_Problem to solve_:
Answer these questions using the article on the kidney transplant waiting list:
(a) What share of patients age 60 and older on the kidney transplant waiting list will die before receiving an organ from a deceased donor, according to the study?
(b) In which journal is the study published?
(c) Data on about how many patients did Schold analyze, and over what years?

_Text under study_:

--------------------------------

The shortage of donor organs has been a problem for many years, and it isn't getting any better. A study published today found that 46% of patients age 60 and older currently on the waiting list for a kidney transplant will die before receiving an organ from a deceased donor. The study is published in the Clinical Journal of the American Society of Nephrology.

People in search of a kidney may have better luck trying to find a living donor -- someone who will give up one of their two kidneys.

"We have now reached a notable benchmark in which nearly half of newly listed older candidates will not survive the interval to receive a deceased donor transplant," the lead author of the study, Jesse D. Schold, said in a news release. "Our results emphasize the particular need to consider living donation as an alternative source for some older patients -- or alternatively, the critical importance of navigating the steps to receive a deceased donor transplant as rapidly as possible."

Schold, an associate instructor of medicine at the University of Florida, analyzed data on nearly 55,000 patients over age 60 who were on the U.S. waiting list for a kidney transplant from 1995 to 2007. Patients age 70 and older and African Americans were even more likely to die before receiving a kidney. Besides age, factors such as blood type and being on dialysis at the time of listing also affected the odds of receiving a transplant. The study also found wide variations in regions of the country.

--------------------------------

[Data items]
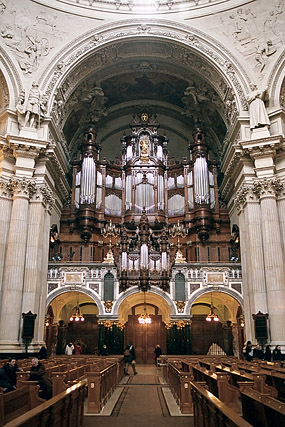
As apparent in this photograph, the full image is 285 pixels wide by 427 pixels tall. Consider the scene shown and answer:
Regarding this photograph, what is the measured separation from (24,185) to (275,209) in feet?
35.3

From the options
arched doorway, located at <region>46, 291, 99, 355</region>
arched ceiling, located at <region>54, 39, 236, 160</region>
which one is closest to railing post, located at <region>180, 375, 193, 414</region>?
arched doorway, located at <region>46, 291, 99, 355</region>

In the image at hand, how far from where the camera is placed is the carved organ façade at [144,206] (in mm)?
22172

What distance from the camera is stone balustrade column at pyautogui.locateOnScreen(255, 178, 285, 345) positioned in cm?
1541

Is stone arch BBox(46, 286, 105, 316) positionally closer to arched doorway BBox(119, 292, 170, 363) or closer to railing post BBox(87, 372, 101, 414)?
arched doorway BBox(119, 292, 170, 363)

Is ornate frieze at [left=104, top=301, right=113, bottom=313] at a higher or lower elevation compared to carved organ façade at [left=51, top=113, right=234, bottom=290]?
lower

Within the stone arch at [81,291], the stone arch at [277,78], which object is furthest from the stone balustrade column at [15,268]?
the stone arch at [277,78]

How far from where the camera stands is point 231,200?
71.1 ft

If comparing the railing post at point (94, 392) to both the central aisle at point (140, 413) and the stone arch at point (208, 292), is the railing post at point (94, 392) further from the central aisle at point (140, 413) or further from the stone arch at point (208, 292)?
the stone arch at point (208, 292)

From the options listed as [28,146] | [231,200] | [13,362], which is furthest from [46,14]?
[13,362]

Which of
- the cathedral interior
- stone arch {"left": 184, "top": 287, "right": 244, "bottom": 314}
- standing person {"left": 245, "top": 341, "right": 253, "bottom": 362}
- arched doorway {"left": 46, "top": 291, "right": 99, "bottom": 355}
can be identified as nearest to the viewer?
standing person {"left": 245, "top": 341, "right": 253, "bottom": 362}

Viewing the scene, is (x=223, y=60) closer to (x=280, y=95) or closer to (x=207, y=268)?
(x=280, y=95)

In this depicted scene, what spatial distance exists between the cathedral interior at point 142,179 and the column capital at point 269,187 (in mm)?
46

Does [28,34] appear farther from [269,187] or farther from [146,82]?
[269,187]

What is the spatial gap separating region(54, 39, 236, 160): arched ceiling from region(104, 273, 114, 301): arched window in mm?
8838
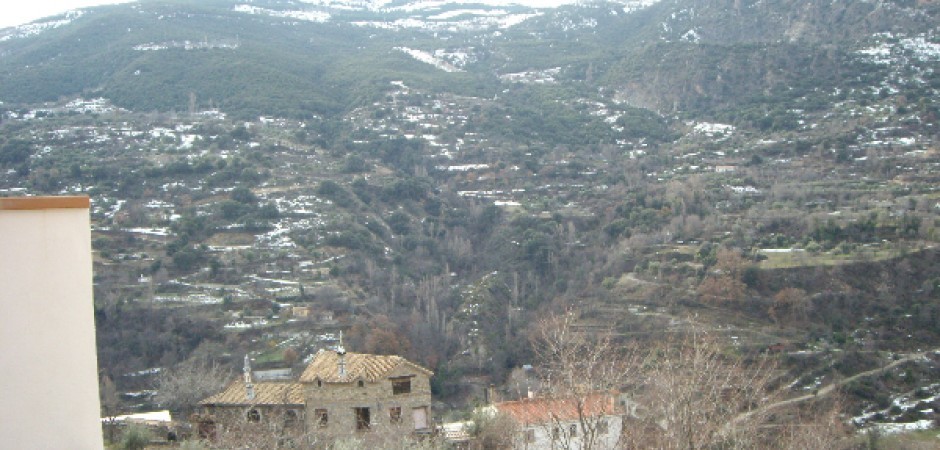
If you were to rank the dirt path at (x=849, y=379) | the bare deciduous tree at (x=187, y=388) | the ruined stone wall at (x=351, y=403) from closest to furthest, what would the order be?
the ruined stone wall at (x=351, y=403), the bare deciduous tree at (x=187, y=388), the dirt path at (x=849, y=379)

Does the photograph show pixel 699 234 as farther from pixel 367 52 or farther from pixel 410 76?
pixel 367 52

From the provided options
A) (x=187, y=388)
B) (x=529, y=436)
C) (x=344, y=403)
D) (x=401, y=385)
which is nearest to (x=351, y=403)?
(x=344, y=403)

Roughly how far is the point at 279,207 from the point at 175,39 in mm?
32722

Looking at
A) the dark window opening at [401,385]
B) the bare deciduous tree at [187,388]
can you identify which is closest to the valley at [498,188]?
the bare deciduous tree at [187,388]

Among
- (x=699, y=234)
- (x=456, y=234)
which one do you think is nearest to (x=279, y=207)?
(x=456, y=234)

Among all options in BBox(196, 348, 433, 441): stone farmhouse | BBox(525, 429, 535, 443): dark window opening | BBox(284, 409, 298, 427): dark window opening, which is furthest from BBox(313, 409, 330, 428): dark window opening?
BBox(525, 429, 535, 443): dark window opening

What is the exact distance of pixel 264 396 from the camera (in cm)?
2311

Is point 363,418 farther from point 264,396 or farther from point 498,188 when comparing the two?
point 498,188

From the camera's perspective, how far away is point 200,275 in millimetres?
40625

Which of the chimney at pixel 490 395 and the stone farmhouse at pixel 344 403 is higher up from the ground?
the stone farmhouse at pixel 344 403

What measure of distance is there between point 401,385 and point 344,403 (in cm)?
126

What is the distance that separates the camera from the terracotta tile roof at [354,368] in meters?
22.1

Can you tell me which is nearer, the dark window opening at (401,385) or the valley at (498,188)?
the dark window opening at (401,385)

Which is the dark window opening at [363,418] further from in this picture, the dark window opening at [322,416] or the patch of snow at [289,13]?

--------------------------------

_Response to this exercise_:
(a) 46%
(b) The Clinical Journal of the American Society of Nephrology
(c) Nearly 55,000 patients, from 1995 to 2007